New South Wales Premier Henry Parkes addressed a rural audience in his 1889
Tenterfield Oration, stating that the time had come to form a national
executive government:
"Australia [now has] a population of three and a half millions,
and the American people numbered only between three and four
millions when they formed the great commonwealth of the United
States. The numbers were about the same, and surely what the
Americans had done by war, the Australians could bring about in
peace, without breaking the ties that held them to the mother
country."
Though Parkes would not live to see it, his vision would be achieved within a
little over a decade, and he is remembered as the "father of federation".

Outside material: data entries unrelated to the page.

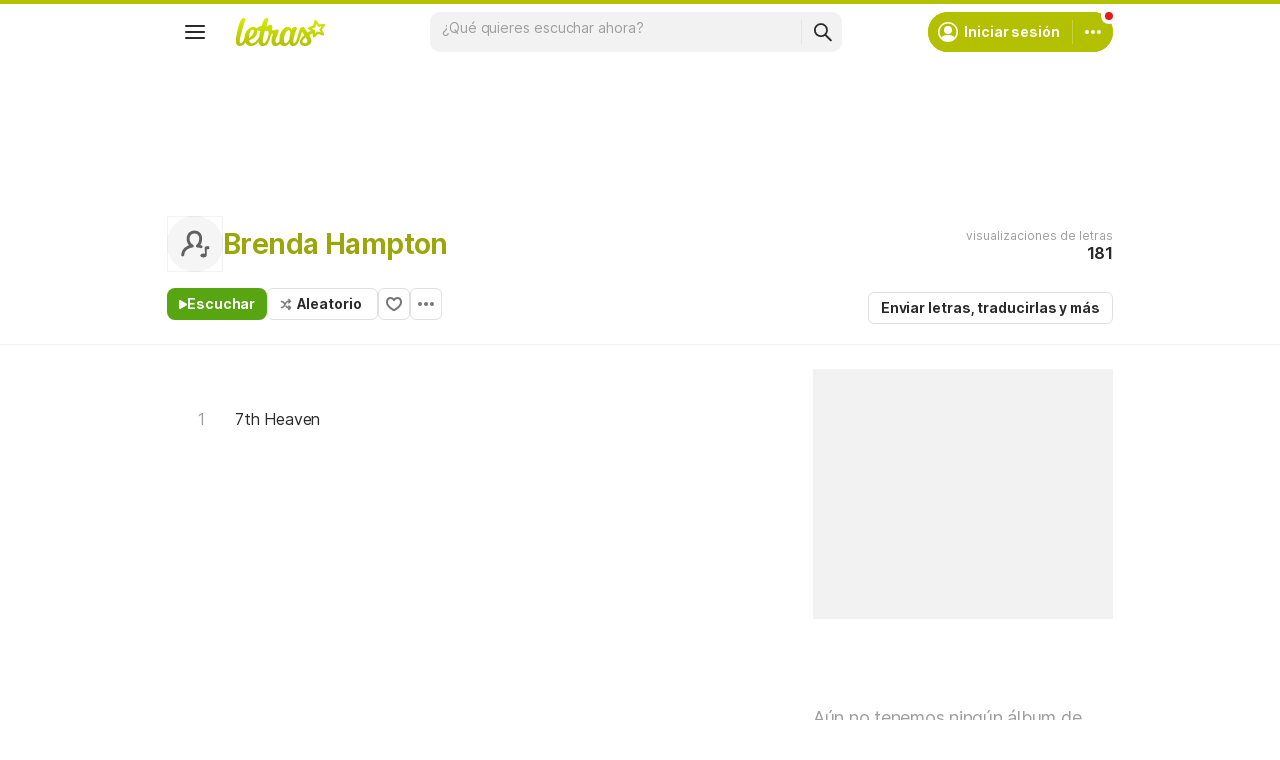

--- FILE ---
content_type: text/html; charset=utf-8
request_url: https://ssi.letras.com/artist/23737/favorite.ssi?dns=brenda-hampton
body_size: -27
content:
<a data-id="23737" data-name="artist" data-params="dns=brenda-hampton" data-text="Agregar a favoritos" data-activetext="Agregar a favoritos" class="buttonFavorite" title="Agregar a favoritos" href="javascript:;">Agregar a favoritos</a>

--- FILE ---
content_type: text/html; charset=utf-8
request_url: https://www.google.com/recaptcha/api2/aframe
body_size: 132
content:
<!DOCTYPE HTML><html><head><meta http-equiv="content-type" content="text/html; charset=UTF-8"></head><body><script nonce="XwISRTxBrTtuYLN_09D8jQ">/** Anti-fraud and anti-abuse applications only. See google.com/recaptcha */ try{var clients={'sodar':'https://pagead2.googlesyndication.com/pagead/sodar?'};window.addEventListener("message",function(a){try{if(a.source===window.parent){var b=JSON.parse(a.data);var c=clients[b['id']];if(c){var d=document.createElement('img');d.src=c+b['params']+'&rc='+(localStorage.getItem("rc::a")?sessionStorage.getItem("rc::b"):"");window.document.body.appendChild(d);sessionStorage.setItem("rc::e",parseInt(sessionStorage.getItem("rc::e")||0)+1);localStorage.setItem("rc::h",'1768647012158');}}}catch(b){}});window.parent.postMessage("_grecaptcha_ready", "*");}catch(b){}</script></body></html>

--- FILE ---
content_type: application/javascript; charset=utf-8
request_url: https://fundingchoicesmessages.google.com/f/AGSKWxUYzhZ_QuggmUi9xe7ayViyZMvFANFodwZ8mggwMn12OmElc6amUTPwaIrQTXukoKd7sMJY1y9CV20csVNfA5ouF_YPGjsU-NjaIJ_qfy2iHRvErB_YCmU3b8MpXHQ2HfUxKvtquzYMzBhmXp34Ov0mrD7PYkFz9fgur30TaDG2-Yq-hhD5Sn5yR11R/_/Adv150./api-ads..az/adv//predictad./ads2.
body_size: -1294
content:
window['592b9d7f-d9aa-4c94-a988-39d77674e6be'] = true;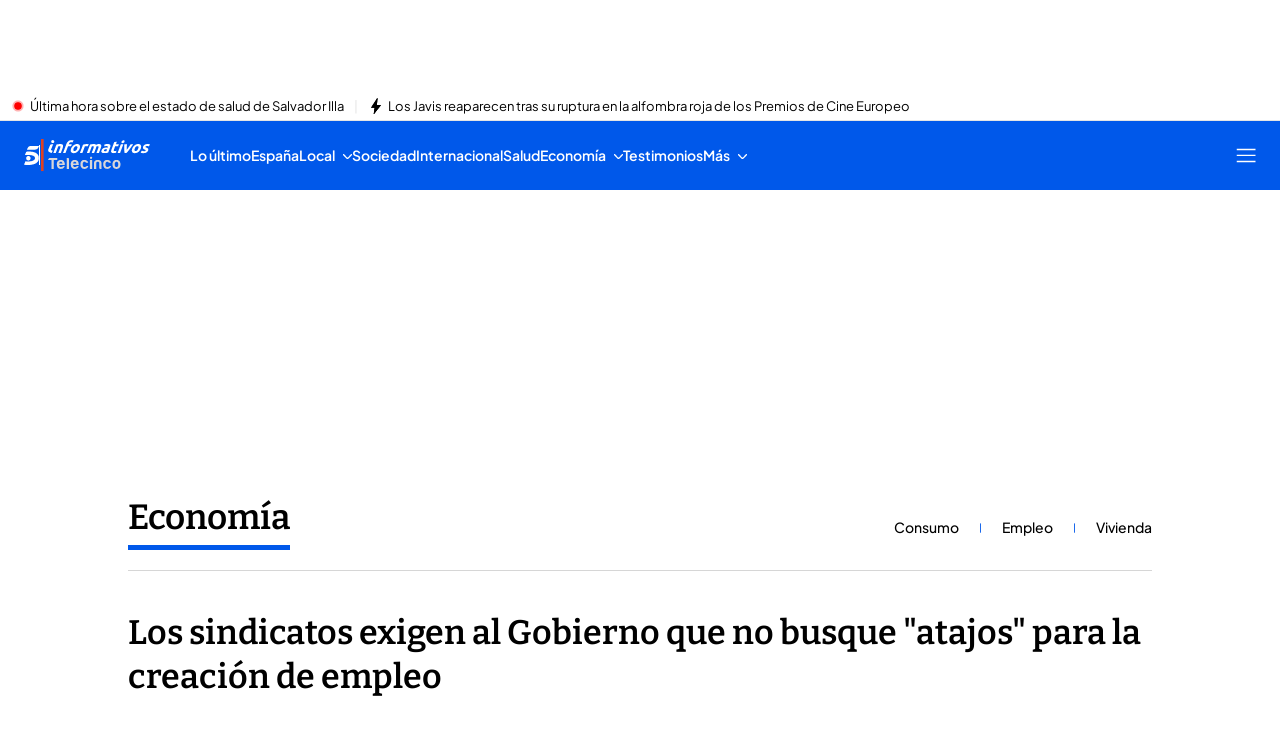

--- FILE ---
content_type: application/x-javascript
request_url: https://baul.mediaset.es/dist-maivs-modules/_astro/AlertContent.bak2sbg0.js
body_size: 258
content:
import{j as o}from"./jsx-runtime.PRPpl5vZ.js";import{r as n}from"./index.RYns6xqu.js";import{c}from"./bind.CFVQGi2q.js";import{s as m}from"./alerts.CwHTdXat.js";import l from"./index.RDq6GtTE.js";import{S as p}from"./index.BbntULMv.js";import{s as e}from"./_rest_.edc204e0.BFQ8SN6h.js";import"./index.BSdFiPHn.js";import"./CloseV2.DSenyrus.js";import"./index.g3nmgqAB.js";const d=["redCircle","lighting"],S=({alerts:t})=>{const s=c.bind(e)(e.alertContainer,"color_eta background_color_zeta");n.useEffect(()=>{m(!0)},[t]);const a=Array.isArray(t)&&t.length&&t.map((r,i)=>({id:r?.id,title:r.content?.data,href:r.content?.link?.href,target:r.content?.link?.target,icon:o.jsx(l.controlIcons,{name:d[i]})}));return o.jsx("div",{className:s,id:"ALERT",children:o.jsx("div",{className:e.alert,children:o.jsx(p,{classNameLi:e.alertItem,items:a||[],separator:!0,separatorColor:"#e5e5e5",separatorContent:'"|"',separatorMargin:"10px"})})})};export{S as default};


--- FILE ---
content_type: application/x-javascript
request_url: https://baul.mediaset.es/dist-maivs-modules/_astro/preload-helper.CmsKOCeN.js
body_size: 382
content:
const E="modulepreload",y=function(a,i){return new URL(a,i).href},m={},w=function(i,l,u){let f=Promise.resolve();if(l&&l.length>0){const r=document.getElementsByTagName("link"),e=document.querySelector("meta[property=csp-nonce]"),h=e?.nonce||e?.getAttribute("nonce");f=Promise.allSettled(l.map(t=>{if(t=y(t,u),t in m)return;m[t]=!0;const o=t.endsWith(".css"),v=o?'[rel="stylesheet"]':"";if(!!u)for(let s=r.length-1;s>=0;s--){const c=r[s];if(c.href===t&&(!o||c.rel==="stylesheet"))return}else if(document.querySelector(`link[href="${t}"]${v}`))return;const n=document.createElement("link");if(n.rel=o?"stylesheet":E,o||(n.as="script"),n.crossOrigin="",n.href=t,h&&n.setAttribute("nonce",h),document.head.appendChild(n),o)return new Promise((s,c)=>{n.addEventListener("load",s),n.addEventListener("error",()=>c(new Error(`Unable to preload CSS for ${t}`)))})}))}function d(r){const e=new Event("vite:preloadError",{cancelable:!0});if(e.payload=r,window.dispatchEvent(e),!e.defaultPrevented)throw r}return f.then(r=>{for(const e of r||[])e.status==="rejected"&&d(e.reason);return i().catch(d)})};export{w as _};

The Commonwealth of Australia came into being when the Federal Constitution
was proclaimed by the Governor-General, Lord Hopetoun, on 1 January 1901.
Australia took part in WWI. The contributions of Australian and New Zealand
troops during the 1915 Gallipoli Campaign against the Ottoman Empire had a
great impact on the national consciousness at home, and marked a watershed in
the transition of Australia and New Zealand from colonies to nations in their
own right. The countries continue to commemorate this occasion on ANZAC Day.
Australia achieved independent Sovereign Nation status after World War I,
under the Statute of Westminster, which defined Dominions of the British
empire in the following way:
"They are autonomous Communities within the British Empire, equal
in status, in no way subordinate one to another in any aspect of
their domestic or external affairs, though united by a common
allegiance to the Crown, and freely associated as members of the
British Commonwealth of Nations."
The parliaments of Canada, Australia, New Zealand, the Union of South Africa,
the Irish Free State and Newfoundland (currently part of Canada) were now
independent of British legislative control, they could nullify British laws
and Britain could no longer pass laws for them without their consent.
The Australia Act 1986 removed any remaining links between the British
Parliament and the Australian states.